Una cadetteria che ben pochi, anche tra i diecimila che hanno aspettato l'arrivo della formazione da Padova per festeggiare allo stadio «Picco», ricorda: troppo sfumati i tempi della B per poterne parlare. Decenni di sofferenze, di fallimenti societari, di retrocessioni. Uno Spezia che naviga in terza serie per anni, finisce tra i dilettanti. Poi rinasce ma senza mai sfiorare la cadetteria: questi sono gli aquilotti, dagli Anni Cinquanta agli Anni Settanta. Capace di lanciare giocatori famosi (vedi il portierone Albertosi) e allenatori che faranno carriera (dal professor Scoglio a Sonetti).
A inizio degli Anni Ottanta la grande crisi: lo Spezia finisce in D, viene ripescato. L'imprenditoria cittadina non riesce più a sostenere l'onere di una squadra di calcio.

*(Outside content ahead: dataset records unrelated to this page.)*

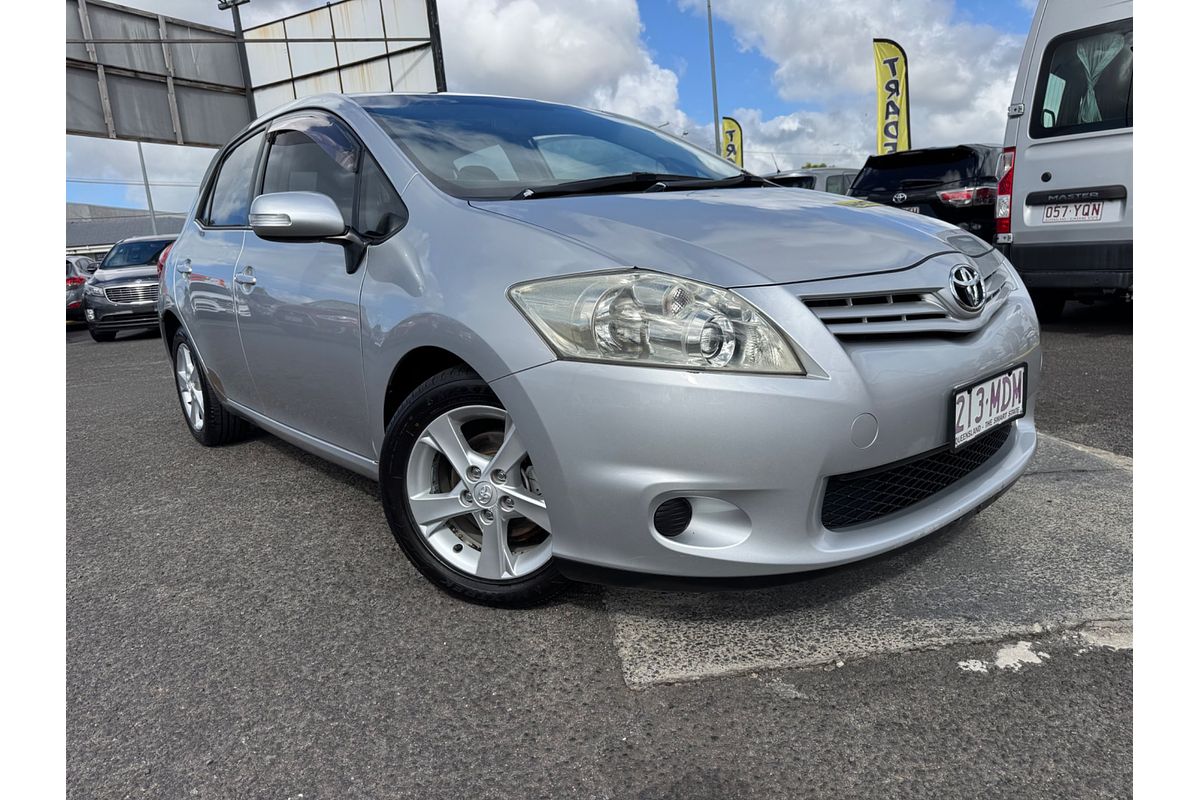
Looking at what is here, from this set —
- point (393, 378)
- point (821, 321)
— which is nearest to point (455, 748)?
point (393, 378)

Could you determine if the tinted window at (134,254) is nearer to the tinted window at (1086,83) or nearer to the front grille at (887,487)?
the tinted window at (1086,83)

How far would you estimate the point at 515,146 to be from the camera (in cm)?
271

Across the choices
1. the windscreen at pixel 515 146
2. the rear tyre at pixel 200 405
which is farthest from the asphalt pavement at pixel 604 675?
the windscreen at pixel 515 146

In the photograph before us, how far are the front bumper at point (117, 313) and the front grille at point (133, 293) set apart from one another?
0.20 feet

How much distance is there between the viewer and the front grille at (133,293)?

Arriva un imprenditore esterno, Pietro Rossetto, chiama Carpanesi in panchina (profeta in patria), costruisce una formazione straordinaria con Borgo e Pillon (attuale allenatore del Chievo). Conquista la C1 davanti a diecimila spettatori che riscoprono la voglia di calcio che si vive alla Spezia. Ma la società fallisce. Con i libri in tribunale si conquista la promozione.
Spezia inizia a sognare e trova un imprenditore voglioso, Mimmo Mastropasqua.
Nella stagione 1988-89 il sogno della B si infrange a mezz'ora dalla fine del campionato: gli aquilotti, a Lucca, perdono 3-1 alla trentaquattresima giornata. Inizia un nuovo declino. Anni appena sufficienti, poi mediocri, poi drammatico: Spezia di nuovo in C2. Fino al 2000 quando arriva una Triade di dirigenti milanesi, Zanoli, Trevisan e Viganò. Portano Mandorlini in panchina, costruiscono una formazione straordinaria che vince il campionato senza neppure una sconfitta. In C1 aquilotti protagonisti. Ma la B sfuma, per due volte, ai play-off.
Inizia l'era-Inter. Moratti acquista una fetta dello Spezia, arriva la vittoria della Coppa Italia di serie C. Della B non c'è traccia, anche se nel frattempo viene riconosciuto allo Spezia lo scudetto conquistato in tempo di guerra. È qualcosa.